Turn every line of the records below into a numbered list, dropping the blank lines.

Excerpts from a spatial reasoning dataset
┄┄┄┄┄┄┄┄┄┄
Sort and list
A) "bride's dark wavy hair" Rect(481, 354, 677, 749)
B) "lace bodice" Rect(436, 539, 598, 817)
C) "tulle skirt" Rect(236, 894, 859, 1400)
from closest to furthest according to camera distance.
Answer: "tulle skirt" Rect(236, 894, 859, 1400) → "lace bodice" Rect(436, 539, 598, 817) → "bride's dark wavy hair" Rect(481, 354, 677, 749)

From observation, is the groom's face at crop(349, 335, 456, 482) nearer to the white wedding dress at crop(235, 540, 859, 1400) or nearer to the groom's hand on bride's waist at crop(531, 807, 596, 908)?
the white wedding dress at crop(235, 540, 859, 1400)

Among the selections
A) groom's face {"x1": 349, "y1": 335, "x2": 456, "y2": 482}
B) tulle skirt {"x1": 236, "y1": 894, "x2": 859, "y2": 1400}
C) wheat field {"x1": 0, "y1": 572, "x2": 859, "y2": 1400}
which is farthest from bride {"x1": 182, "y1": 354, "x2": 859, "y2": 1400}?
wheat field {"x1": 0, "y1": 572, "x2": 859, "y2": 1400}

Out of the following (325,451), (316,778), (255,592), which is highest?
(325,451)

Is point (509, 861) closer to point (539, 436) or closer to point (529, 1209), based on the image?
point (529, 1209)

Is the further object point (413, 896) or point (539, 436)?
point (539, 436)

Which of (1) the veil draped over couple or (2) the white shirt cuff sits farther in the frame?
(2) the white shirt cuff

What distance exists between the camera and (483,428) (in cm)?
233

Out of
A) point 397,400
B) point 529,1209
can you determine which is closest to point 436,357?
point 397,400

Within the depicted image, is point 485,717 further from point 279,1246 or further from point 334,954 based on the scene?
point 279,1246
┄┄┄┄┄┄┄┄┄┄
Solution for this problem:
1. Sort and list
2. A) "bride's dark wavy hair" Rect(481, 354, 677, 749)
3. B) "lace bodice" Rect(436, 539, 598, 817)
4. C) "tulle skirt" Rect(236, 894, 859, 1400)
5. from closest to furthest according to camera distance.
6. Answer: "tulle skirt" Rect(236, 894, 859, 1400) → "lace bodice" Rect(436, 539, 598, 817) → "bride's dark wavy hair" Rect(481, 354, 677, 749)
7. From observation, is the groom's face at crop(349, 335, 456, 482) nearer to the white wedding dress at crop(235, 540, 859, 1400) or nearer to the groom's hand on bride's waist at crop(531, 807, 596, 908)?
8. the white wedding dress at crop(235, 540, 859, 1400)
9. Among the selections
10. A) groom's face {"x1": 349, "y1": 335, "x2": 456, "y2": 482}
11. B) tulle skirt {"x1": 236, "y1": 894, "x2": 859, "y2": 1400}
12. C) wheat field {"x1": 0, "y1": 572, "x2": 859, "y2": 1400}
13. which is farthest from bride {"x1": 182, "y1": 354, "x2": 859, "y2": 1400}?
14. wheat field {"x1": 0, "y1": 572, "x2": 859, "y2": 1400}
15. Out of the following (325,451), (316,778), (255,592), which is highest?
16. (325,451)
17. Is point (509, 861) closer to point (539, 436) or closer to point (529, 1209), based on the image?
18. point (529, 1209)
19. Is the further object point (413, 896) or point (539, 436)?
20. point (539, 436)
21. Which of (1) the veil draped over couple or (2) the white shirt cuff sits farther in the frame?
22. (2) the white shirt cuff
23. What distance exists between the camera and (483,428) (in cm)?
24. 233
25. Out of
26. A) point 397,400
27. B) point 529,1209
28. can you determine which is closest to point 436,357?
29. point 397,400
30. Within the depicted image, is point 485,717 further from point 279,1246 or further from point 334,954 based on the scene?
31. point 279,1246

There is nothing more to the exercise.